• _BRANO FORNITO_
******************************
Scappini (1979)

Fonte:
I compagni di Firenze: memorie di lotta antifascista, 1922-1943, a cura di Giovanni Gozzini, introduzione di Renzo Martinelli, Firenze, Istituto Gramsci, Sezione toscana-CLUSF, Cooperativa editrice universitaria, 1979.

«Coi suggerimenti dei funzionari, a Empoli riuscimmo a mettere in piedi una buona attrezzatura per stampare volantini, riprodurre giornali e materiali del partito. Tra Livorno e Empoli vi era una stretta collaborazione. I compagni di Livorno erano più attrezzati, ma anche noi riuscimmo a mettere in piedi una rudimentale stamperia nella casa di un simpatizzante [...]. In quel tempo furono organizzate anche delle piccole biblioteche con l'acquisto di libri di Gorki, Romain Rolland, Barbusse, Zola, Garibaldi. Inoltre furono organizzate letture collettive di materiali del partito».

(Remo Scappini, in: I compagni di Firenze: memorie di lotta antifascista, p. 1-108: 51).
******************************
• _BREVE QUESITO 1_
Secondo il brano sulla stamperia di Empoli:
(a) In casa di chi fu allestita la rudimentale stamperia?
(b) Di quali autori furono acquistati libri per le piccole biblioteche?
(c) Chi ha curato il volume indicato come fonte?
Il brano e le voci non hanno alcun legame tra loro.

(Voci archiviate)
******************************
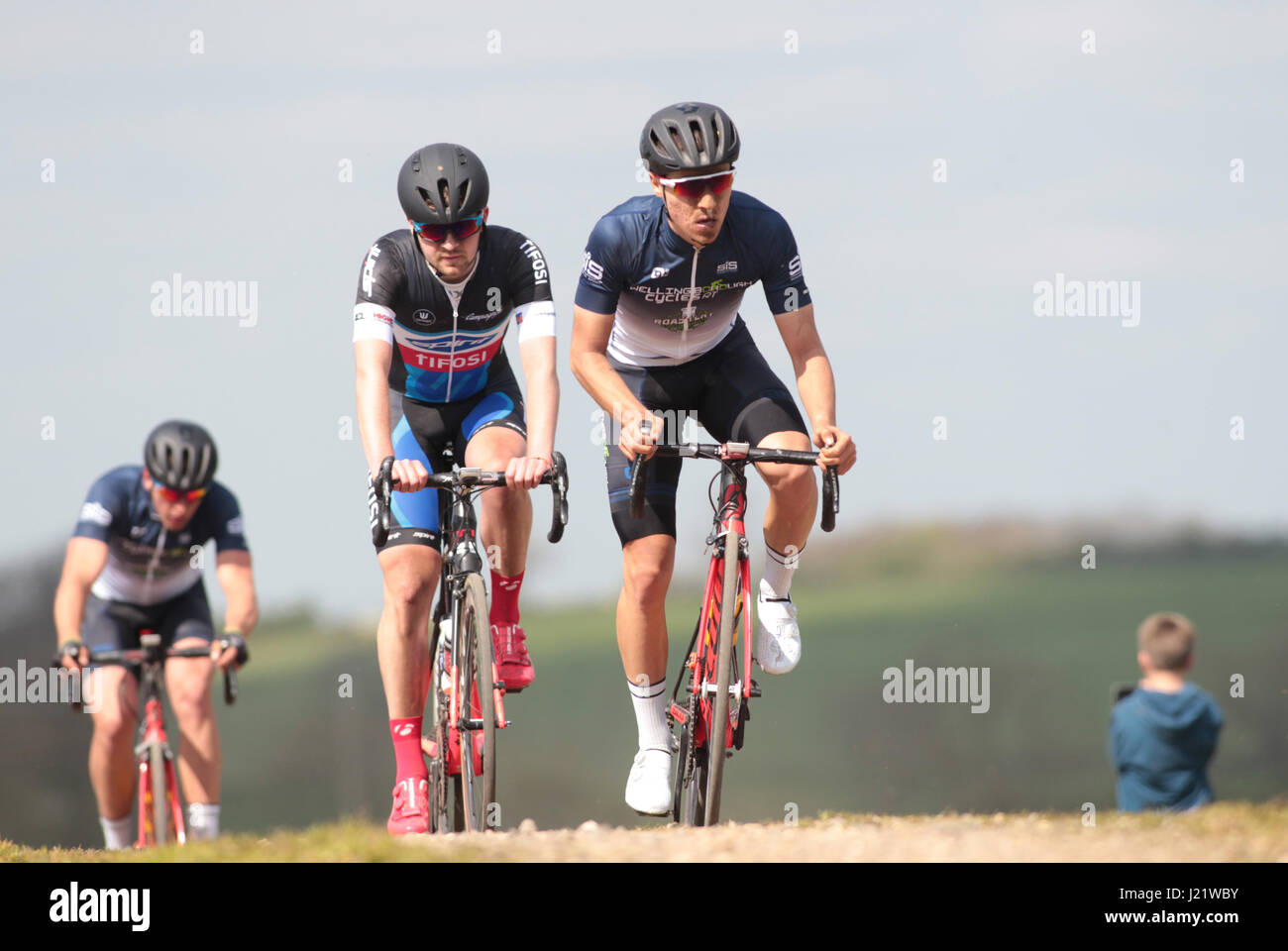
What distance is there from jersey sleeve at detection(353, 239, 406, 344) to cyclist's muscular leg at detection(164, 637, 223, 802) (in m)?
2.03

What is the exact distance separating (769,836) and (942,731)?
73.7 m

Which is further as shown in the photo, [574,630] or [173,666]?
[574,630]

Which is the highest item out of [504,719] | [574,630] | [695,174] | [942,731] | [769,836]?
[695,174]

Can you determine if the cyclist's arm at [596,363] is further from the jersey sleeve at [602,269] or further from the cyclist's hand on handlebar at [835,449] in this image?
the cyclist's hand on handlebar at [835,449]

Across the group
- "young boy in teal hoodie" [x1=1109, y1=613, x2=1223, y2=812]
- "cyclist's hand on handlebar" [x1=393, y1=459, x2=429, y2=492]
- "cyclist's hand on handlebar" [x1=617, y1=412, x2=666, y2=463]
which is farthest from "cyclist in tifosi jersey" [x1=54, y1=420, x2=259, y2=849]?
"young boy in teal hoodie" [x1=1109, y1=613, x2=1223, y2=812]

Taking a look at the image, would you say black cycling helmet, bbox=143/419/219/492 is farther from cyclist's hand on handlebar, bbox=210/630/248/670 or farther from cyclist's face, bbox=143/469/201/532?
cyclist's hand on handlebar, bbox=210/630/248/670

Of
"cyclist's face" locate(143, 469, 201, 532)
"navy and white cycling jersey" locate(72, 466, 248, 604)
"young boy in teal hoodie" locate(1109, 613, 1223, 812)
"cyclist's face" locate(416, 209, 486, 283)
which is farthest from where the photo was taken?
"navy and white cycling jersey" locate(72, 466, 248, 604)

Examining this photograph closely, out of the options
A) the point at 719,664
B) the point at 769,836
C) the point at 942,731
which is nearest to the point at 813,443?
the point at 719,664

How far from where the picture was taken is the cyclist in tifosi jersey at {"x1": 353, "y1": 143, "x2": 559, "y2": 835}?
6613mm

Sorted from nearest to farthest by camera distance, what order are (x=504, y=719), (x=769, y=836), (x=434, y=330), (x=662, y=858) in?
(x=662, y=858) → (x=769, y=836) → (x=504, y=719) → (x=434, y=330)

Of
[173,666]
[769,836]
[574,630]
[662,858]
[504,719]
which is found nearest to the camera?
[662,858]

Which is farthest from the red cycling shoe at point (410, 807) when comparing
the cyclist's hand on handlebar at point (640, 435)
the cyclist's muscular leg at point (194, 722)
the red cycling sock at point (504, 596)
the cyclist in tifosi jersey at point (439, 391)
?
the cyclist's hand on handlebar at point (640, 435)

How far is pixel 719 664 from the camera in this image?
6.79 metres
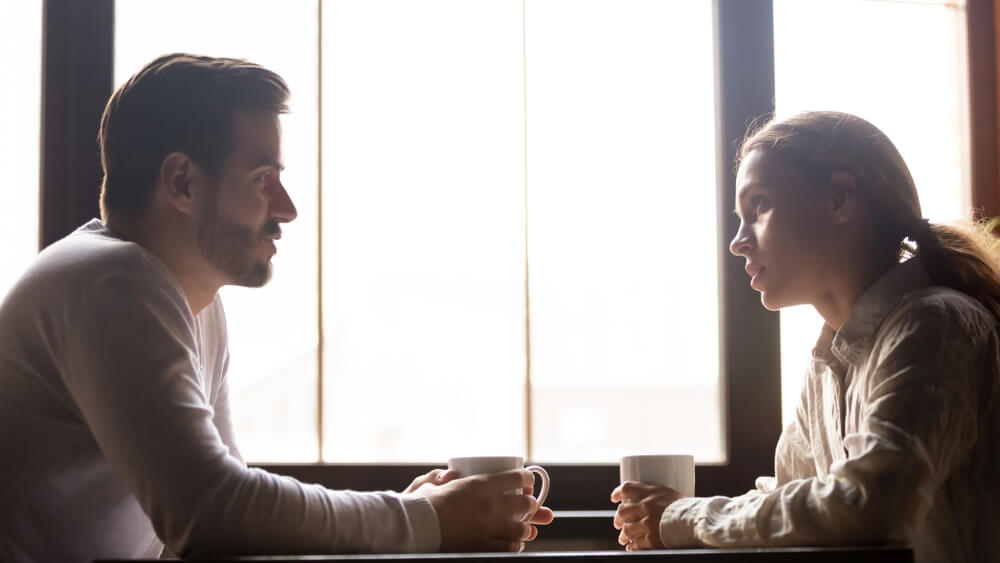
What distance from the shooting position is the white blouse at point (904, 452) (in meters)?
0.94

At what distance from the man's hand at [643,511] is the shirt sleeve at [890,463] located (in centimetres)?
5

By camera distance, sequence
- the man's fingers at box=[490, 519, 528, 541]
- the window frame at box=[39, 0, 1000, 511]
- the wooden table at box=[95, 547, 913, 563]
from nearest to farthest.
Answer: the wooden table at box=[95, 547, 913, 563], the man's fingers at box=[490, 519, 528, 541], the window frame at box=[39, 0, 1000, 511]

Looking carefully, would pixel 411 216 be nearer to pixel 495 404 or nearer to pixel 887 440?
pixel 495 404

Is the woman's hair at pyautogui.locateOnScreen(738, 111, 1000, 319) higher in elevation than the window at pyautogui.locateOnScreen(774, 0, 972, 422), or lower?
lower

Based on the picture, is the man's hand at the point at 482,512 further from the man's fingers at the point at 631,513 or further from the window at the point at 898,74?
the window at the point at 898,74

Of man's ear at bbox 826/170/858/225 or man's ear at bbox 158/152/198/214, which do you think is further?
man's ear at bbox 826/170/858/225

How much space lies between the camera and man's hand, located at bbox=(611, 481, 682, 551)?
1178 millimetres

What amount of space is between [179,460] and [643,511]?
1.94ft

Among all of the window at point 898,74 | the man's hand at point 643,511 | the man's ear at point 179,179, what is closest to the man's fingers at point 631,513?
the man's hand at point 643,511

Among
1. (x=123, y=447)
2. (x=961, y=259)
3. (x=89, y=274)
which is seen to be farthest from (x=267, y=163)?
(x=961, y=259)

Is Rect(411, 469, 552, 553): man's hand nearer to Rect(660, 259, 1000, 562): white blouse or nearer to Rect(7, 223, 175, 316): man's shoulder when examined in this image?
Rect(660, 259, 1000, 562): white blouse

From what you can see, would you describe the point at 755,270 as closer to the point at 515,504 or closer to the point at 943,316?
the point at 943,316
******************************
• _BREVE QUESITO 2_
Raccogli ogni riga delle voci che contiene la parola "cycling".

• _RISULTATO 1_
(a) Di un simpatizzante.
(b) Gorki, Romain Rolland, Barbusse, Zola, Garibaldi.
(c) Giovanni Gozzini.

• _RISULTATO 2_
Taking a look at the image, would you say black cycling helmet, bbox=143/419/219/492 is farther from cyclist's hand on handlebar, bbox=210/630/248/670 or farther from cyclist's face, bbox=143/469/201/532?
"navy and white cycling jersey" locate(72, 466, 248, 604)
"navy and white cycling jersey" locate(72, 466, 248, 604)
Which is farthest from the red cycling shoe at point (410, 807) when comparing
the red cycling sock at point (504, 596)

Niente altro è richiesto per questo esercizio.